Four Corners and Five Orders (detail)
Four Corners and Five Orders (detail)

Week 6, Day 035 BBB DELIVERY

Week 6, Day 035 BBB DELIVERY

With little funding comes the day when the Expenses must be tallied. This led my partner and I to be our own freighters. I worked out the delivery schedule – what was going where and when. Let me say that having an experienced Roadie for a husband has its benefits! He carefully thought through the packaging for each item. When not finding just the right container, Tom constructed individual boxes starting with flat cardboard. I printed the shipping labels, documenting everything. We loaded our white van and were underway to Maryborough. Next load will require the hire of an enclosed trailer. Subsequent moves will require the employment of my wonderful, highly efficient transport guy, Arthur Roy, who runs C & Art Transport and safely has done all the moving of my installation art throughout Victoria and S.A.

my Patron, Tom Peitsch
my Patron, Tom Peitsch

Week 6, Day 034 ANNOTATED CATALOGUE

I promised the galleries that I would send them an ‘ANNOTATED CATALOGUE” for display and reference to BED, BREAKFAST & BELIEF. Then I had to discover if I was using the adjective correctly. I know ‘annotated’ is usually used in conjunction with a bibliography but I am not completely sure if it can apply this way to a catalogue…augmenting the images of an exhibition. Anyway, I dutifully constructed a catalogue with artist’s comments beside small images of the work. This takes the place of a general artist’s statement and is in keeping with my idea of opening a dialogue with viewers. I am feeding viewers ideas resulting from the art – not to dictate a certain meaning but to give a leg into my thinking behind it. Some people will agree with me, others will take issue, many will simply read with interest. All these are good results.

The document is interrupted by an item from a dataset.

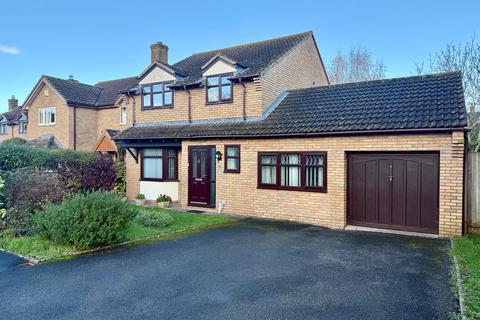 4 bedroom detached house for sale, St Margarets Close, Wellington , HR4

RESIDUAL   2009, stretched fabric with oxide shadowing
RESIDUAL 2009, stretched fabric with oxide shadowing

When the routines of church and worship disappear like so many relics of ritual, what will remain to speak to ‘the inner being’? Surely not the media, politics or even Globalization, all of which have their own agendas

Week 5, Day 027 THREE TABERNACLES

Week 5, Day 027 THREE TABERNACLES

Today I further constructed a new installation THREE TABERNACLES. I found seventeen foldable pockets of varying sizes made from brocade in my usual Opp Shop in Melbourne several years ago. I could not resist buying all of them even though I have many raw materials at home already. They appealed to my interest in collapsible space, varying size, textile, wood and found objects. I took them to Canberra for my Residency at the Australian National University and set them up behind my tapestry loom. There they sat tipped upside down, stacked largest to smallest for six (6) weeks. Once I knew what I wanted to do with them – add a ‘tent’ door which hid a simple letter from the title, I left them alone to wait for the time to create. So, now I bought the balsa wood for the trim, have cut out the letters and glued them in place. Soon I will take out my sewing machine and add the decorative stitching. It is important that I do not cut into the fabric of the structure.